Rhizosolenia setigera var. setigera cells produce resting spore pairs in nature and in culture, probably due to nutrient depletion, especially nitrogen (Hargraves and French, 1984). Rhizosolenia setigera var. pungens apparently does not produce resting spores. For this species, resting spore formation is an asexual process.
Sexual reproduction is oogamous with uniflagellate sperm (up to 32 spermatozoids per cell). The zygote forms an auxospore that restores the maximum size dimension of the species. Details of sexual reproduction in diatoms can be found in Round et al (1990).
Evolution and Systematics
There are reports of R. setigera reliably occurring in the late Pleistocene (Jouse and Mukhina, 1978; Ryu et al., 2005) and from 2-3 MYA (Koizumi, 1992). It is unclear whether these reports are based on the presence of the theca & spine, or whether the spore (as Pyxilla baltica) was identifed. If these reports are accurate, the species already had a global distribution about two million years ago.
Rhizosolenia setigera was described by T. Brightwell in 1858. Generally accepted synonyms are Rhizosolenia japonica Castracane 1886 and Rhizosolenia hensenii Schuett 1900. Rhizosolenia pungens was described by Cleve-Euler in 1937. Rhizosolenia crassispina Schroeder shares many features with both var. setigera and var. pungens, and may also be synonymous. The resting spores were originally described as Pyxilla baltica Grunow in Van Heurck 1881. According to Hustedt (1930), R. setigera var. kariana Henckel 1925 is also subsumed into var. setigera.
Sundstrom (1986) postulated that R. setigera is not a "true" Rhizosolenia species, a conclusion supported by Hernandez-Becerril (1995), who also maintains separate species identities for R. setigera, R. pungens, and R. crassispina. The inclusion of R. pungens into R. setigera was first mde by Brunel (1970) as Rhizosolenia setigera Brightwell forma pungens (Cleve-Euler) Brunel.

**DATA EXTRACTS**
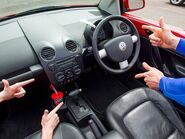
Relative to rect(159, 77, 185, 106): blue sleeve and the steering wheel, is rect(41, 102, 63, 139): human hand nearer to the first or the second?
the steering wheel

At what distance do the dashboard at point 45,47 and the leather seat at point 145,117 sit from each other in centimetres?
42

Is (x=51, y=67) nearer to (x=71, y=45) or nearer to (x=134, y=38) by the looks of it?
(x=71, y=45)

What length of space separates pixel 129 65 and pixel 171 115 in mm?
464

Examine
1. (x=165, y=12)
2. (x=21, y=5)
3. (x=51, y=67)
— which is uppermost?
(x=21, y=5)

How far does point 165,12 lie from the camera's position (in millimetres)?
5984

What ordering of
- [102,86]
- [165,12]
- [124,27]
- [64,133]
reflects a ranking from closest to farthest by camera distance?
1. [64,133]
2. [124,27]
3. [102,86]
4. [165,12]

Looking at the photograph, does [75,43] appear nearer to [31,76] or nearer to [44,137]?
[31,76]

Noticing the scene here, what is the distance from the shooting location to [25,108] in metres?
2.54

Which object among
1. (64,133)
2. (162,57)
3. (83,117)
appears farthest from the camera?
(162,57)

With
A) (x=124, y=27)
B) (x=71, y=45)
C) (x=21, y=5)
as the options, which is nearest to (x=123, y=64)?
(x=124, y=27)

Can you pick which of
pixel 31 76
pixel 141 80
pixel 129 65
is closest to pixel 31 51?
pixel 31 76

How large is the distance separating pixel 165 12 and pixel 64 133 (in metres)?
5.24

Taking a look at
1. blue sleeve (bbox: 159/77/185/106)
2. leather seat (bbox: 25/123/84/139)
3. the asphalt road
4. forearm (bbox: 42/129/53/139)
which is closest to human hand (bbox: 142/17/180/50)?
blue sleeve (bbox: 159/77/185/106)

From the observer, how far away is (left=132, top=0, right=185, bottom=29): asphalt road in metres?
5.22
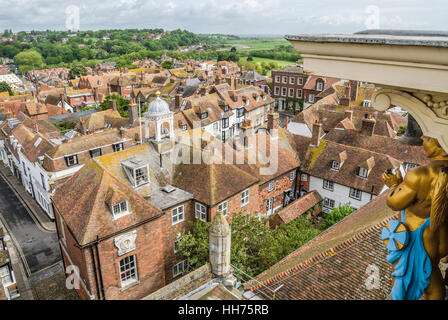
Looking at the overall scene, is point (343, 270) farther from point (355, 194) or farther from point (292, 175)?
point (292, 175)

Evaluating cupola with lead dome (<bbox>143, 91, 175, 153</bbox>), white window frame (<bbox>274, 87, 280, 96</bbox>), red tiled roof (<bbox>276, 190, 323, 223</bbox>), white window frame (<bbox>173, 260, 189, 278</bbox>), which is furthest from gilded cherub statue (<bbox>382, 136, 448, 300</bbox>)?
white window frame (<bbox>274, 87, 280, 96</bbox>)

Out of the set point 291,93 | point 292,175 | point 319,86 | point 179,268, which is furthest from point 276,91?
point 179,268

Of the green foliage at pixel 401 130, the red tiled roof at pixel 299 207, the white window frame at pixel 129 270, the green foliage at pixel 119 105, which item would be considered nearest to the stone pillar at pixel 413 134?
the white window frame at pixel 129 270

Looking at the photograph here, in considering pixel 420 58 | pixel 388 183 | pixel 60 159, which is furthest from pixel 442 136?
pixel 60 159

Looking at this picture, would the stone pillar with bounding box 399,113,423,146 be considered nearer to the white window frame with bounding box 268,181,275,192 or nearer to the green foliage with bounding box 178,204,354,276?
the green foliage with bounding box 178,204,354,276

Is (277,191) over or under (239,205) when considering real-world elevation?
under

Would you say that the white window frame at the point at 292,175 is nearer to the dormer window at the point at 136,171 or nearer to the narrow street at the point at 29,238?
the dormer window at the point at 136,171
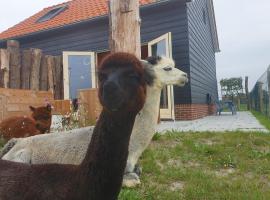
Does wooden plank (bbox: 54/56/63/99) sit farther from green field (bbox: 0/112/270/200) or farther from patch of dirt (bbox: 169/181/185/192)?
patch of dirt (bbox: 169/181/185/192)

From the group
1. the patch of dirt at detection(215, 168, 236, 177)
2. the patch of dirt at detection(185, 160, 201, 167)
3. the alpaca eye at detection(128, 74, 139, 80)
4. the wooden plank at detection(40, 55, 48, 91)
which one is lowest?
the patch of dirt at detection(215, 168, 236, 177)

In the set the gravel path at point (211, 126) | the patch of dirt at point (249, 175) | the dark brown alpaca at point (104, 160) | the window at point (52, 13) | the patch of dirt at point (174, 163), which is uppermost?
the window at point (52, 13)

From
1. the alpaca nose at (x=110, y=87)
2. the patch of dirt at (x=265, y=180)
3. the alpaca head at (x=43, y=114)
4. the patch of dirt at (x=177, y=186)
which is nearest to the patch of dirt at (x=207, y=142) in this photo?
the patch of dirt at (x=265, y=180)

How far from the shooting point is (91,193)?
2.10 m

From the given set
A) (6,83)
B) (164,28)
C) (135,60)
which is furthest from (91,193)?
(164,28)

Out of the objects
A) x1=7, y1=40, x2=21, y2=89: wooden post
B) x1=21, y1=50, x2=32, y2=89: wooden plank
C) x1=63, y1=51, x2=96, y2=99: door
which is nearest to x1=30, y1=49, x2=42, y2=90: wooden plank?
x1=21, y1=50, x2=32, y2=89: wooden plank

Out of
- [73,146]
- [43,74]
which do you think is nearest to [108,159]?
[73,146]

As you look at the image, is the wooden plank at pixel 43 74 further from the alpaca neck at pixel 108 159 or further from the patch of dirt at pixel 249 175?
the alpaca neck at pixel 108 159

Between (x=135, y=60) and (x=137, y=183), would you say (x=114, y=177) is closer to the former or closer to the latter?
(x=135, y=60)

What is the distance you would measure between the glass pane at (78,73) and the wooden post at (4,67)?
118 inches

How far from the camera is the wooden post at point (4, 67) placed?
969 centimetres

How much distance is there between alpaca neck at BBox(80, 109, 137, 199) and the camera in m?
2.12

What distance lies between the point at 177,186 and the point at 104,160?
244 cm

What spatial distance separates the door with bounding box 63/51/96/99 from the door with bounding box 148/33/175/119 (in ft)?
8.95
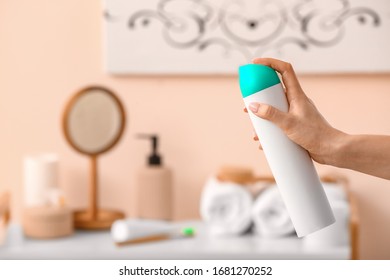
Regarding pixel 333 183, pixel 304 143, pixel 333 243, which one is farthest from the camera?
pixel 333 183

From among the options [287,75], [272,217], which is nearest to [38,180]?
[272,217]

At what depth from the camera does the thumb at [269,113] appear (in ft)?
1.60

**EXERCISES TO COMPLETE**
A. For each statement (i), (ii) and (iii), say whether it agrees with the text on Rhizosolenia setigera. Answer yes or no, and quote the words of that text that decide it. (i) Rhizosolenia setigera var. pungens produces resting spores. (ii) Rhizosolenia pungens was described by Cleve-Euler in 1937. (iii) A cell can produce up to 64 spermatozoids.
B. Extend the text on Rhizosolenia setigera, starting after its last sentence.

**RESULTS**
A.
(i) No: "Rhizosolenia setigera var. pungens apparently does not produce resting spores."
(ii) Yes: "Rhizosolenia pungens was described by Cleve-Euler in 1937."
(iii) No: "up to 32 spermatozoids per cell"

B.
Rhizosolenia setigera and R. pungens have alternately been considered separate species, varieties, or forms. The primary distinctions are the shape of the spine (gradually tapering in setigera; basally thickened, then abruptly hairlike distally in pungens) and the presence of resting spores (setigera only). These differences are clear, but when many cells are present, e.g., bloom conditions, one may easily find cells that are indeterminate between R. setigera and R. pungens, and sometimes cells with setigera spine structure on one theca, and pungens on the other theca can be seen. One may thus question separation at the species level. Whether the ternary names are appropriately 'subspecies', variety' or 'form' becomes a matter of personal conviction. In this discussion, 'variety' is used for convenience. Certainly the ability to form resting spores in some but not others implies a genetic differentiation at some level, as yet to be defined.
Rhizosolenia setigera is subject to pathogenicity by fungi (Johnson, 1967), viruses (Nagasaki et al., 2004) and protistan flagellates of uncertain affinity (Kuehn et al., 1996).
There are scattered reports of marine mortalities associated with natural populations dominated by R. setigera; and the species is known to produce monocyclic alkenes (Masse et al., 2004), but it is likely that any marine mortality is due to oxygen depletion upon bloom decay.